Haldane was stalking up and down the room in strong excitement and quite oblivious of Mr. Growther's perplexity.
"The unutterable fool!" he exclaimed, "to part from such a woman as Laura Romeyn for any cause save death."
"Well, hang it all! if he's a fool that's his business. What on 'arth is the matter with you? I ain't used to havin' bombshells go off right under my nose as you be, and the way you are explodin' round kinder takes away my breath."
"Forgive me, my old friend; but I never had a shot strike quite as close as this. Poor girl! Poor girl! What a prospect she had a few months since. True enough, Beaumont was never a man to my taste; but a woman sees no faults in the man she loves; and he could have given her everything that her cultivated taste could wish for. Poor girl, she must be broken-hearted with all this trouble and disappointment."

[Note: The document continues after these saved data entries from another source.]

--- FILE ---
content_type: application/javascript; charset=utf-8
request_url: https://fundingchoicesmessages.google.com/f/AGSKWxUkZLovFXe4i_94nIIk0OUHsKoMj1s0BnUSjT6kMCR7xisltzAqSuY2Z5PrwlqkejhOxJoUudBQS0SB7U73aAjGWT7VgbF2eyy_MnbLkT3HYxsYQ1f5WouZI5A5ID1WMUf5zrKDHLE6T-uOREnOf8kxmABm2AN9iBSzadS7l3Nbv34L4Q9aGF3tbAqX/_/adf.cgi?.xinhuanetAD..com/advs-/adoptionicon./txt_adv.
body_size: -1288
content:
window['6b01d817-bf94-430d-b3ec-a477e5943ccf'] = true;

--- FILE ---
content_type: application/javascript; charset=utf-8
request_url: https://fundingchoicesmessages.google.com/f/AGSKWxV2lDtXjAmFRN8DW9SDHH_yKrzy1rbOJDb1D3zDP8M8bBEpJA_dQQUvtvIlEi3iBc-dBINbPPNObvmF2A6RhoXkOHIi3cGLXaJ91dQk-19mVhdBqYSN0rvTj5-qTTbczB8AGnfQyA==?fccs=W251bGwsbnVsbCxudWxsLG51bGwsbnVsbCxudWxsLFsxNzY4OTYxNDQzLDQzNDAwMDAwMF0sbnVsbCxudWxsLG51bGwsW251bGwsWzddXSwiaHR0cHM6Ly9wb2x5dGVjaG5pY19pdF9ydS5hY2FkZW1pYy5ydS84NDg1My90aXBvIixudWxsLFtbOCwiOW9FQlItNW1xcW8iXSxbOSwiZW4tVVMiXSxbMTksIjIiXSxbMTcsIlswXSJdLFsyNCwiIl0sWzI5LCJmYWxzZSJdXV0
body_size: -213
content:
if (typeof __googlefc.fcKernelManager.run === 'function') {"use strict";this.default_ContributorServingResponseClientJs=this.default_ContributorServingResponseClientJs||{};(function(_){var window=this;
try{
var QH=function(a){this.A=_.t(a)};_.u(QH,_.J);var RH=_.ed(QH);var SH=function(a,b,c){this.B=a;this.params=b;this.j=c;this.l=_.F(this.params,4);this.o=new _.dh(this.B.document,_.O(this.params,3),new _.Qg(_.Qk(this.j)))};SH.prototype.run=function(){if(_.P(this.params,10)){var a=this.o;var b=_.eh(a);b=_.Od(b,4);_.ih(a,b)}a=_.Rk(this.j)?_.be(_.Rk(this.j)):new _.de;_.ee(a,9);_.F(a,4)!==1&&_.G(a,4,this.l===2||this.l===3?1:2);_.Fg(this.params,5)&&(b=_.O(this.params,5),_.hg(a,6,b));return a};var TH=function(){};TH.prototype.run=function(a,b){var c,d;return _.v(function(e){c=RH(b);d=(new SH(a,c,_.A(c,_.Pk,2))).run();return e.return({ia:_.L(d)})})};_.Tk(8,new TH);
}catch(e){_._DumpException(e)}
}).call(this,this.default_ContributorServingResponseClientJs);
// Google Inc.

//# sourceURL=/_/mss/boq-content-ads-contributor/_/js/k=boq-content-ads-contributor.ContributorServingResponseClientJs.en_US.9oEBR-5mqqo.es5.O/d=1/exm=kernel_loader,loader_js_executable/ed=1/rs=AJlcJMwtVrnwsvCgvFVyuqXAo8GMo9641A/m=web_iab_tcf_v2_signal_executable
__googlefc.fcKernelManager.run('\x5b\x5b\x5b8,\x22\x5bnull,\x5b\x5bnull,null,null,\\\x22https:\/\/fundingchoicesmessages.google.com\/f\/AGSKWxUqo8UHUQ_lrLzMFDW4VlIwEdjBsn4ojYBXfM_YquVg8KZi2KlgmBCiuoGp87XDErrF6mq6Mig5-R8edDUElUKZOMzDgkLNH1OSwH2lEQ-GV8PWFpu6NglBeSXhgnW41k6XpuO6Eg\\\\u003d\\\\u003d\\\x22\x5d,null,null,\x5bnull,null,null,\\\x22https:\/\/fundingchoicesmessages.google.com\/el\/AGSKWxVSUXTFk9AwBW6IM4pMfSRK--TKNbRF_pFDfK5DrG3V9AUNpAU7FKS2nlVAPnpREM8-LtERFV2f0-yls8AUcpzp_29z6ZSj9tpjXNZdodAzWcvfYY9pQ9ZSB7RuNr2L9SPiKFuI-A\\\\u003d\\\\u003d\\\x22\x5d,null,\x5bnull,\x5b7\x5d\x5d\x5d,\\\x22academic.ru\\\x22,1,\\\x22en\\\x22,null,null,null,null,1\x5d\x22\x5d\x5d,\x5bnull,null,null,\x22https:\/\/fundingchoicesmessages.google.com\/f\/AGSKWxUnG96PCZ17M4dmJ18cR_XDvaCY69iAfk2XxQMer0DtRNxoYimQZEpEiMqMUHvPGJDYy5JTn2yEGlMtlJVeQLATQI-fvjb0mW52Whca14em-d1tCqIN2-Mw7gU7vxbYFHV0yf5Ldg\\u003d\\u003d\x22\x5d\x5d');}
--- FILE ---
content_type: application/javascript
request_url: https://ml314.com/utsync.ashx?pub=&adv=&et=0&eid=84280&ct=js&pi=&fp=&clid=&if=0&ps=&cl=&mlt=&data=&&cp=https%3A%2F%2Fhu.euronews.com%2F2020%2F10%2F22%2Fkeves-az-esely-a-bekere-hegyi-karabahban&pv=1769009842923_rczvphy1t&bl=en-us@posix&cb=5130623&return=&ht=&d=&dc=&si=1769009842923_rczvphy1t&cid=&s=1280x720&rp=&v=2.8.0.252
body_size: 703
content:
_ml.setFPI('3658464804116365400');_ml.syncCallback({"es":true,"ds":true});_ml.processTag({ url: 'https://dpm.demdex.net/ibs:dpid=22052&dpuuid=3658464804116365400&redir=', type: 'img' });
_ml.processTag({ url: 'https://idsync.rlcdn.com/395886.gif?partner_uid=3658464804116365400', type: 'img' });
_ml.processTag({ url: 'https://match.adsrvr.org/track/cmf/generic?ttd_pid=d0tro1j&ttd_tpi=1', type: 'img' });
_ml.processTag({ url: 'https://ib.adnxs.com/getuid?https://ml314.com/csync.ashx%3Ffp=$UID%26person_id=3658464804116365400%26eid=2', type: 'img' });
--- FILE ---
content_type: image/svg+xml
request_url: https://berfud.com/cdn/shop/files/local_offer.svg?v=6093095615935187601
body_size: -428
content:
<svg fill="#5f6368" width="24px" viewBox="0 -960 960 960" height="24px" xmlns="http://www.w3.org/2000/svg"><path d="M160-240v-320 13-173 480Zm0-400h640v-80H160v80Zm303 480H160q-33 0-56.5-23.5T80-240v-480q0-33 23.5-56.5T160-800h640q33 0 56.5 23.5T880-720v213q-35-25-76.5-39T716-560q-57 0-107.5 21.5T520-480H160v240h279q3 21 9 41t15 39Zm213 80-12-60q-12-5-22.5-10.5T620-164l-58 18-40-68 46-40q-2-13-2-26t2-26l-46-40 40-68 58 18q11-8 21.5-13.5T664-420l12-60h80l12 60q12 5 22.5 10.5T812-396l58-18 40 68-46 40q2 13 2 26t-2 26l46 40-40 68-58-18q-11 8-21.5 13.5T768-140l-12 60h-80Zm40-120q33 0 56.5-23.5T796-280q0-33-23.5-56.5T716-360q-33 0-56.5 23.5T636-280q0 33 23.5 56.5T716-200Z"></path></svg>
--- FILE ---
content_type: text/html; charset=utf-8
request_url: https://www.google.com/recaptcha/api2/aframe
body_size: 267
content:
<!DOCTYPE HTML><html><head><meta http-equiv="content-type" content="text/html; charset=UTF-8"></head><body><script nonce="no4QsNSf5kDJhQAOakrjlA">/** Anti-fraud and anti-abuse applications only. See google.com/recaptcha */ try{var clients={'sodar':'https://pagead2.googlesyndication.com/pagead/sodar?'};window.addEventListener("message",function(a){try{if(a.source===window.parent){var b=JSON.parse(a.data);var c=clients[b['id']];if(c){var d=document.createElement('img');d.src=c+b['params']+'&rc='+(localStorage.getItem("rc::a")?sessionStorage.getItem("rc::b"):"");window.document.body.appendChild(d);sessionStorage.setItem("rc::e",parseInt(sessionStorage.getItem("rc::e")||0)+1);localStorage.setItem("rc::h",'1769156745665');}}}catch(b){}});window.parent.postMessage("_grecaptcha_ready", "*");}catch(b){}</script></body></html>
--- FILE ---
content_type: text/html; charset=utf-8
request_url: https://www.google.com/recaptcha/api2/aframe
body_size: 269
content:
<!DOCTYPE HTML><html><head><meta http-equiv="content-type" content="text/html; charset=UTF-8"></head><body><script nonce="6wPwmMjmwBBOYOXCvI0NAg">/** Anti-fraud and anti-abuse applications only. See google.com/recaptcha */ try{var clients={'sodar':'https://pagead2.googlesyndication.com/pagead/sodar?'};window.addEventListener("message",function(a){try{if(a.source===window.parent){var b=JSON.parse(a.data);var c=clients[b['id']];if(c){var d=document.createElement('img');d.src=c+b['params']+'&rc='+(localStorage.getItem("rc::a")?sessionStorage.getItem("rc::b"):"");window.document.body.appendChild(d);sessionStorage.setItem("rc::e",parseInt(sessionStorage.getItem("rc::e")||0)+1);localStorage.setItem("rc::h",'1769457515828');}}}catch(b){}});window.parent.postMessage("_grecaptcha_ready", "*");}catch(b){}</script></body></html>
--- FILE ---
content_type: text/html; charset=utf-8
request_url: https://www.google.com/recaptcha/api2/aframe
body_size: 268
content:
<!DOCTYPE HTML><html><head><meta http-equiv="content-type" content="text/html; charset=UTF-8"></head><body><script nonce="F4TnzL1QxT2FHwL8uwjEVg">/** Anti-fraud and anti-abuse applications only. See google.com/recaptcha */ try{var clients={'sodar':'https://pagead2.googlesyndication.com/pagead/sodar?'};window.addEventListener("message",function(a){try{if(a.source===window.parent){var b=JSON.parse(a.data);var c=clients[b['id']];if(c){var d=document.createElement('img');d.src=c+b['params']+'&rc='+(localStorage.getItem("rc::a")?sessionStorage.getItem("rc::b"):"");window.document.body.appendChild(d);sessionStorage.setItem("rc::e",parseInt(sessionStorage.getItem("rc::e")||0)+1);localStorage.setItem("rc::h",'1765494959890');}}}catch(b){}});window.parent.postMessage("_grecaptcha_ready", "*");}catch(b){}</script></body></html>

"If I was you, I'd go and see if she was," said Mr. Growther, with a shrewd twinkle in his eyes. "I've heerd tell of hearts bein' mended in my day."
Haldane looked at him a moment, and, as he caught his old friend's meaning, he brought his hand down on the table with a force that made everything in the old kitchen ring again.
"O Lord a' massy!" ejaculated Mr. Growther, hopping half out of his chair.
"Mr. Growther," said Haldane, starting up, "I came to have a very profound respect for your sagacity and wisdom years ago, but to-night you have surpassed Solomon himself. I shall take your most excellent advice at once and go and see."
"Not to-night--"
"Yes, I can yet catch the owl train to-night. Good-by for a short time."
"No wonder he took the rebs' works, if he went for 'em like that," chuckled Mr. Growther, as he composed himself after the excitement of the unexpected visit. "Now I know what made him look so long as if something was a-gnawin' at his heart; so I'm a-thinkin' there'll be two hearts mended."
Haldane reached the city in which Mrs. Arnot resided early in the morning, and as he had no clew to her residence, he felt that his best chance of hearing of her would be at the prison itself, for he knew well that she would seek either to see or learn of her husband's welfare almost daily. In answer to his inquiries, he was told that she would be sure to come to the prison at such an hour in the evening since that was her custom.
He must get through the day the best he could, and so strolled off to the business part of the city, where was located the leading hotel, and was followed by curious eyes and surmises. Major-generals were not in the habit of inquiring at the prison after convicts' wives.